ФРАГМЕНТ ТЕКСТА:
Матисс
Шрифт:
Природа восприятия, всегда занимавшая Матисса, была одной из ключевых тем публичных лекций, которые читал в Коллеж де Франс философ Анри Бергсон и которые пользовались невероятной популярностью у молодежи. Причард и его юные приверженцы, все как один пылкие бергсонианцы, курсировали между мастерской Матисса и Сорбонной, излагая художнику идеи философа. С основными положениями Бергсона Матисс соглашался, тем более что они помогали ему опровергнуть самого Делакруа. По мнению Матисса, Делакруа излишне переоценивал пользу достижений фотографии: «На самом деле услуга фотографии заключается в одном: она помогает увидеть, что художника заботит еще что-то, помимо внешнего облика», — заявил он, приведя в качестве примера два вида из своего окна. «Он принял идею Бергсона о том, что художник занят поиском реальности и способом ее выражения, — записал Причард в дневнике. — Он также согласен с той точкой зрения, что картина Коро предназначена для того, чтобы на нее смотрели, тогда как его картину нужно чувствовать и ей покоряться» [154] .
154
«Фотография
В этом-то и заключалась суть. Стремление Матисса передать то, на что не была способна фотография, означало следующее: он с еще большим упорством начнет искать тот сокровенный источник энергии, который Бергсон называл «жизненной энергией» (l''elan vital), a Сократ отождествлял с «демоном». Матисса, как и все его поколение, в эти первые годы нового столетия неудержимо влекло подсознательное, но в то же время он боролся с ним и старался контролировать свои действия. «Полностью отдаваться тому, что ты делаешь, и одновременно наблюдать, как ты это делаешь», — эта задача, поставленная им перед собой в Танжере, для такого интуитивного художника, как Матисс, казалась практически невыполнимой. Чтобы примирить идущее от разума с идущим от чувства, он как никогда нуждался в ясном, остром уме Причарда.
Зимой 1913/14 года не без помощи Причарда он попытался теоретически сформулировать накопленный опыт. Более подходящего помощника сложно было найти. Причард был неутомимым, добросовестным, энергичным, непрерывно задавал вопросы, проводил аналогии; в диалогах с Матиссом-Сократом он всегда играл роль Платона, особенно когда их аудиторией оказывались молодые философы. Объясняя свой чудесный «Интерьер с красными рыбками», написанный в приглушенных пурпурных, серых, красно-коричневых и бирюзовых тонах при неярком декабрьском свете, Матисс говорил, что хотел передать ощущение непрерывного движения и что все находившееся в его мастерской было вовлечено в этот процесс — от рыбок до мебели. «Например, этот стул», — подхватывал Причард, а Матисс соглашался и продолжал: «Но когда я писал его, то рассматривал стул с точки зрения отношения к стене, к окутывавшему его свету и ко всем предметам вокруг. Совершенно по-иному я отнесся бы к стулу, если бы собирался купить его: сначала, возможно, я оценил бы его внешний вид, но затем обязательно бы проверил его на прочность и так далее». Даже скромный деревянный стул из мастерской — предтеча более экзотических героев в долгом романе Матисса со стульями — становился жизненно важным элементом в его попытках заново увидеть и заново почувствовать реальность.

ИСХОДНЫЕ МАТЕРИАЛЫ:
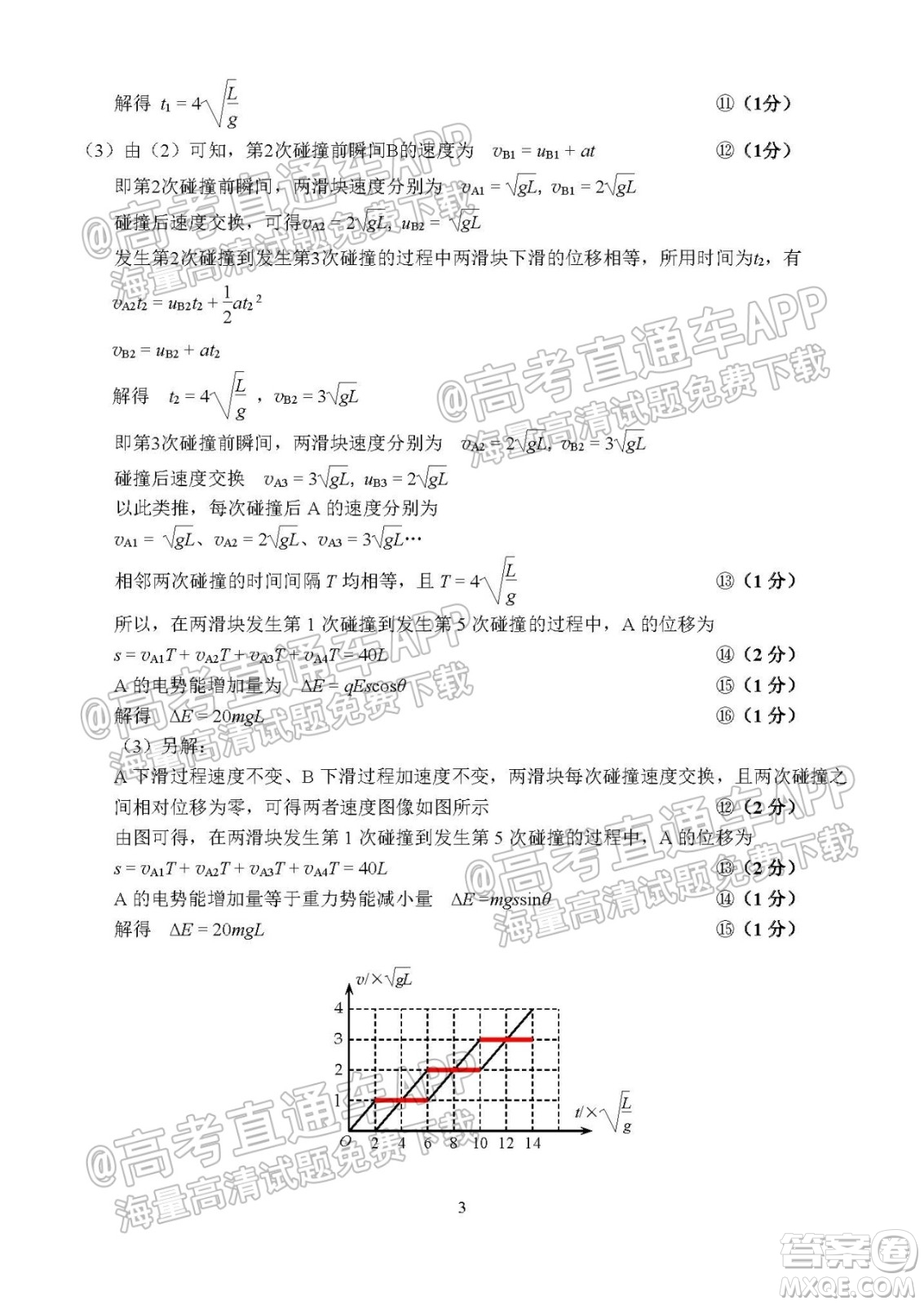 泉州市2022屆高中畢業(yè)班質(zhì)量監(jiān)測一高三物理試題及答案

ЗАДАНИЕ: Напишите продолжение текста о Матиссе, начиная сразу после его последнего предложения.

ОТВЕТ К ЗАДАНИЮ:
Чем более экстремальными становились его художественные опыты, тем больше он нуждался в чужом мнении. 3 ноября 1913 года Причард насчитал в большой мастерской в Исси одиннадцать человек — в этот день художник представил на суд зрителей только что законченный портрет жены самого Причарда. В тот же день в Исси впервые появилась приятельница Сары Стайн и американский спонсор Причарда — дочь американского посла в Англии и вдова президента Бостонского музея изящных искусств Мейбл Баярд Уоррен. Через три дня отважная миссис Уоррен уже позировала художнику. «Я не смог бы работать так каждый день, — сказал Матисс о сеансе, который, по словам Причарда, привел в волнение художника и его модель. — Это было подобно полету на аэроплане. Я провел два часа в сильнейшем напряжении». На рисунке Уоррен получилась как живая и удивительно похожей на себя; при этом портрет одновременно походил и на нескольких ее родственников. Причард, который с придыханием говорил о Матиссе как о провидце, считал его способным проникать в подсознание своих моделей и передавать их чувства. Поразительный эпизод с портретом миссис Уоррен казался неким колдовским трюком, с помощью которого Матисс демонстрировал свою способность ухватить суть объекта средствами, которые не всегда поддавались объяснению. «Ее мысли постоянно блуждали, она то открывалась, то уходила в себя… — Матисс рассказывал Причарду о сеансах позирования, почти как рыбак рассказывает о форели, которая у него на крючке, даже с теми же жестами. — В ее лице ничего не менялось, только в глазах что-то мелькало… это было как колеблющаяся зыбь на озере или солнечные лучи, сверкающие на воде, — ничего, за что можно было бы ухватиться и с чего начать».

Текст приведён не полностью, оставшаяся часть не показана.